Crunchy Quinoa Salad

This recipe is from Janet Jacks’ wonderful New book called Discover The Power of Food: The 10 Week Plan to Transform Your Life. She is the founder of Goodness Me! which everyone around here knows and loves, and has changed so many people’s lives. I just love this salad for breakfast, lunch or dinner. It’s gluten free, vegan and low glycemic. It serves 6-8. I’ve made a few minor adjustments with options.


  • ½ cup dry quinoa
  • 1 cup water
  • 1 cup grated carrot
  • 1 cup finely chopped broccoli florets
  • ½ cup finely chopped red pepper
  • ½ cup finely chopped celery
  • ½ cup zucchini finely chopped (optional)
  • ½ cup finely chopped green onion
  • ¼ cup sunflower seeds
  • ¼ cup hemp hearts (optional)
  • ¼ cup toasted, slivered almonds (optional)
  • 1 ½ cups finely chopped parsley (or cilantro – optional)
  • ¼ cup arame - optional

1. Place quinoa in a saucepan over medium heat. When quinoa is warm, after about 1-2 minutes, add water. Bring to a boil, cover, reduce heat, and let simmer 20 minutes. (You will see a little ring around each grain.) Turn off burner and let quinoa cool.

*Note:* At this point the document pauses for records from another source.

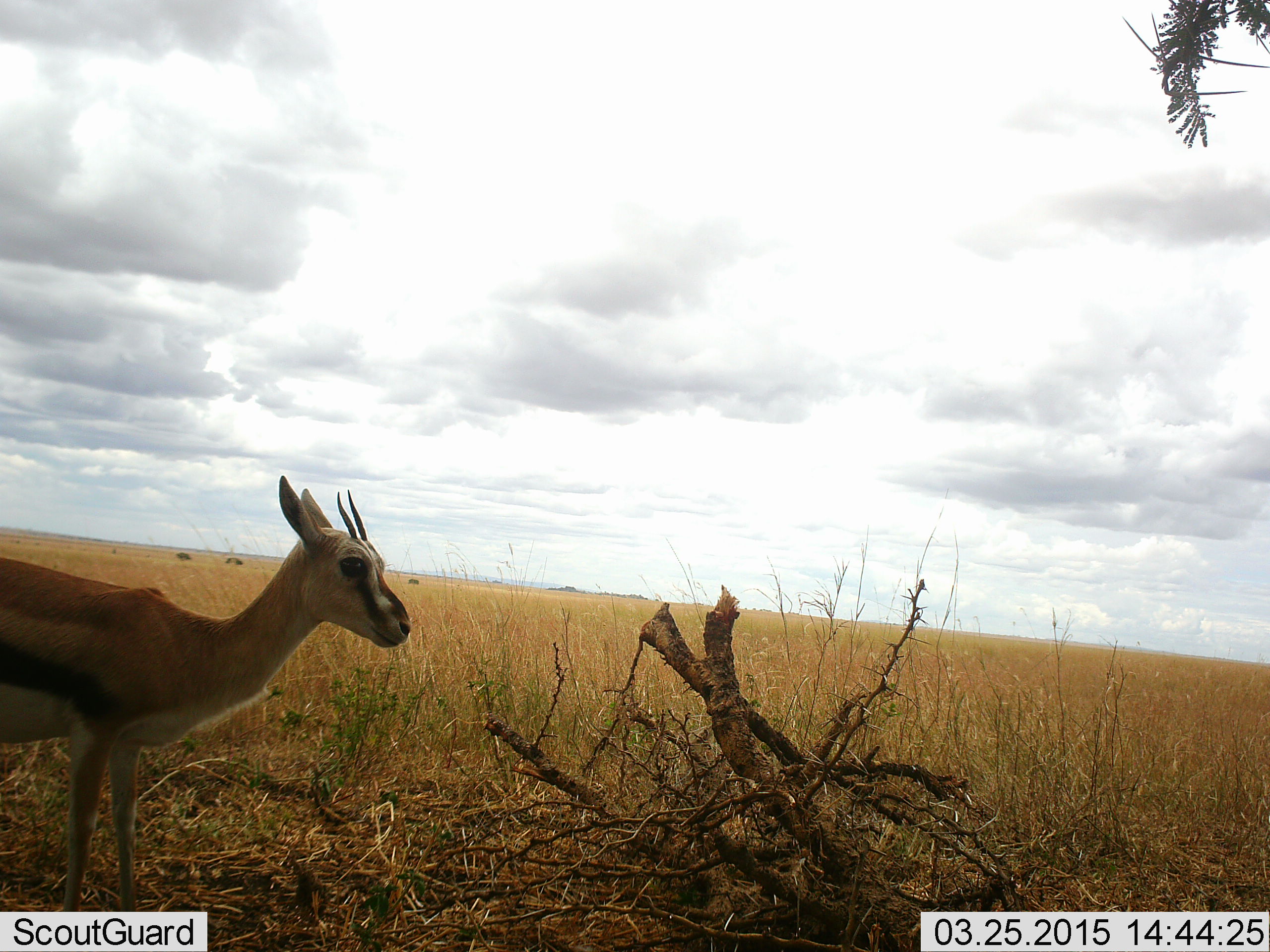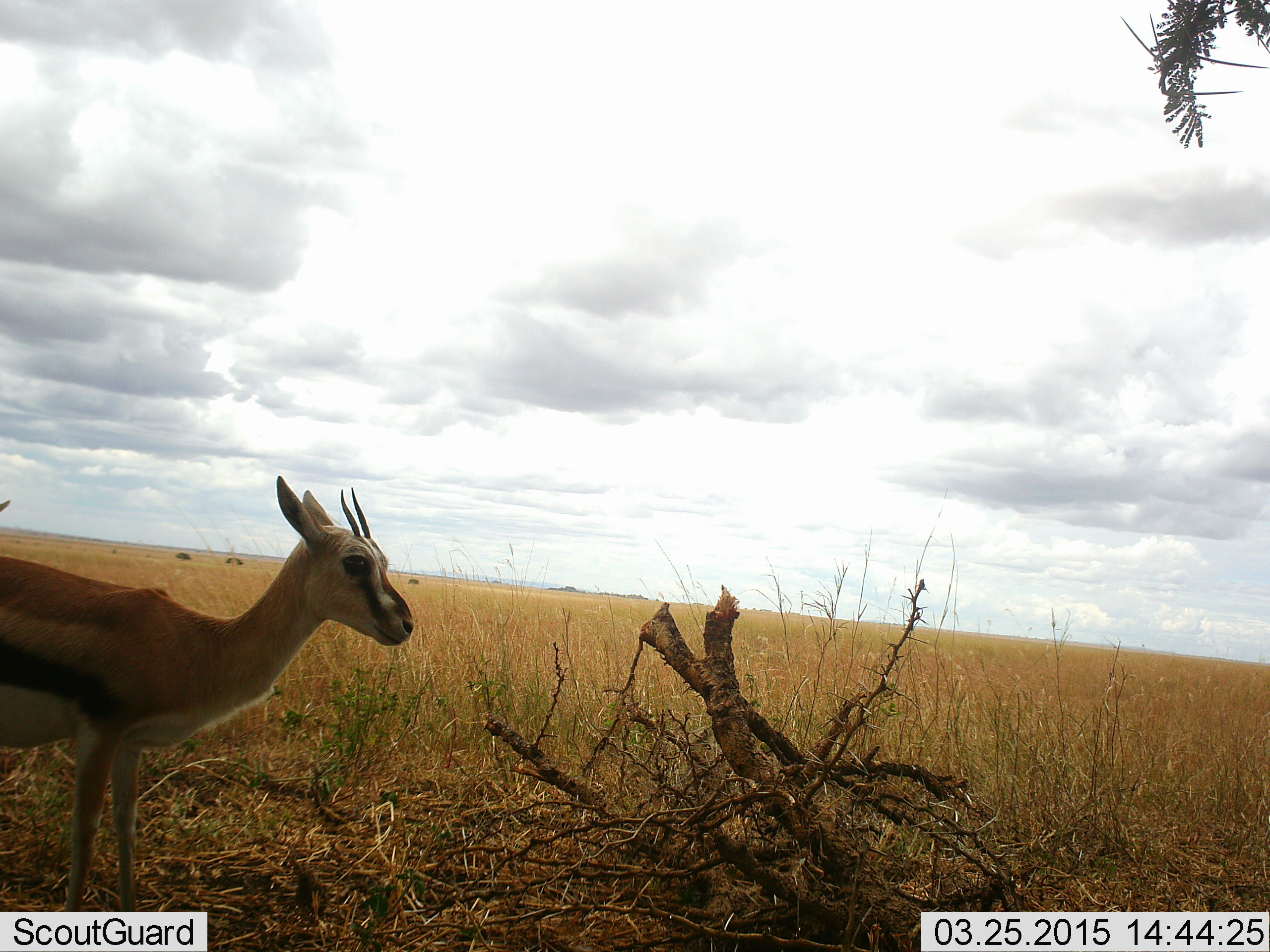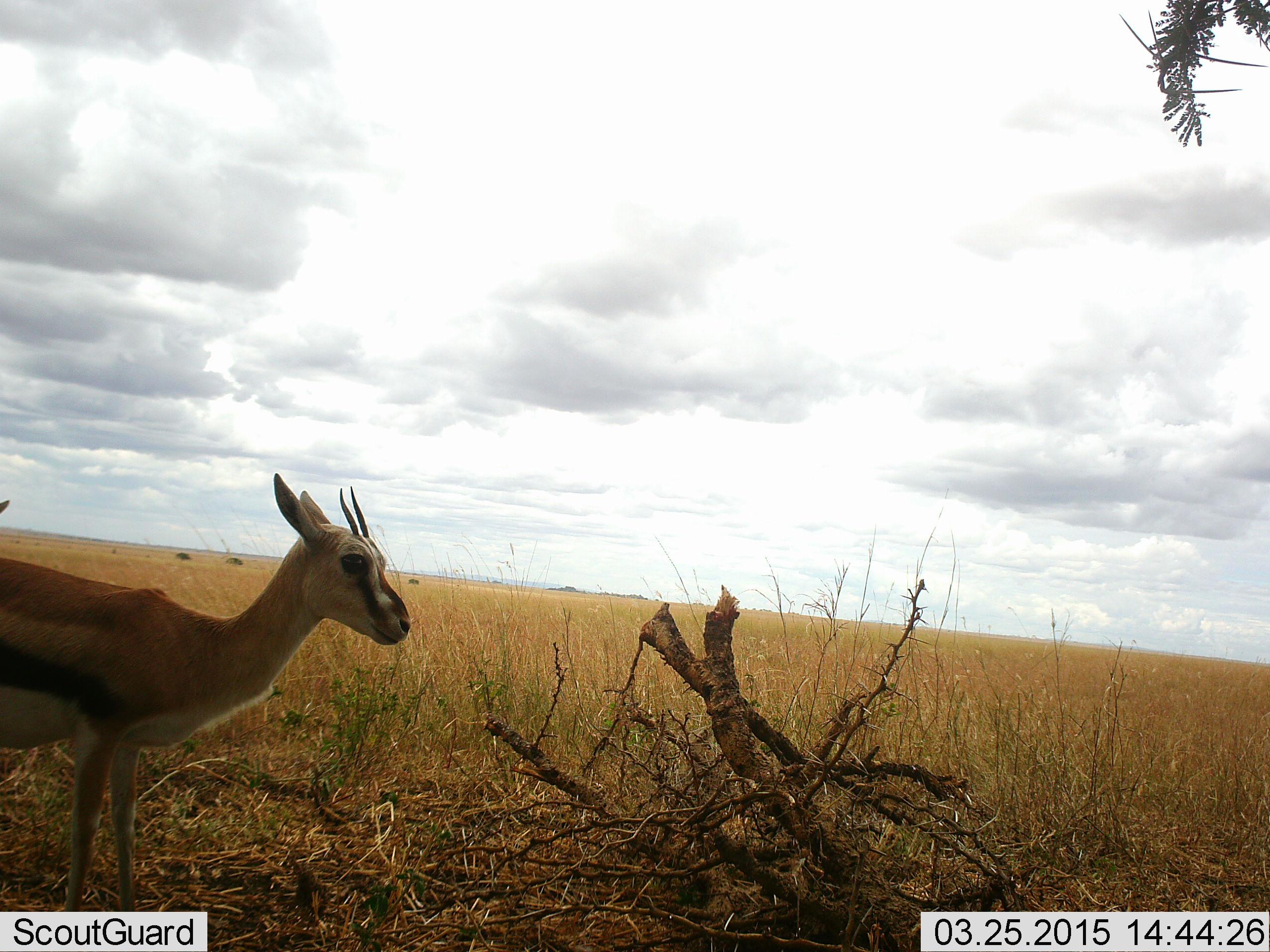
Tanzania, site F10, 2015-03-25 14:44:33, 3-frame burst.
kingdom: Animalia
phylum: Chordata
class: Mammalia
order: Artiodactyla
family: Bovidae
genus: Eudorcas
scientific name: Eudorcas thomsonii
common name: thomson's gazelle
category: gazellethomsons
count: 1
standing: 100%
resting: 0%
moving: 0%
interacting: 0%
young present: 10%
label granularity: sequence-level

2. Break up the arame into small pieces. Place in a small bowl and cover with water. Let the arame sit while you prepare the salad.

3. Place all the salad ingredients, including the cooled quinoa, in a large bowl. Drain the arame and add it to the salad. Stir to combine. Stir in the dressing.


  • 1/3 cup extra virgin olive oil
  • 3 Tbsp apple cider vinegar
  • 1 Tbsp lemon juice
  • 2 Tbsp wheat-free Tamari (or Braggs amino acids)
  • 1Tbsp toasted sesame oil
  • ¼ cup toasted sesame seeds

Mix dressing ingredients together in a jar and pour over salad. Enjoy!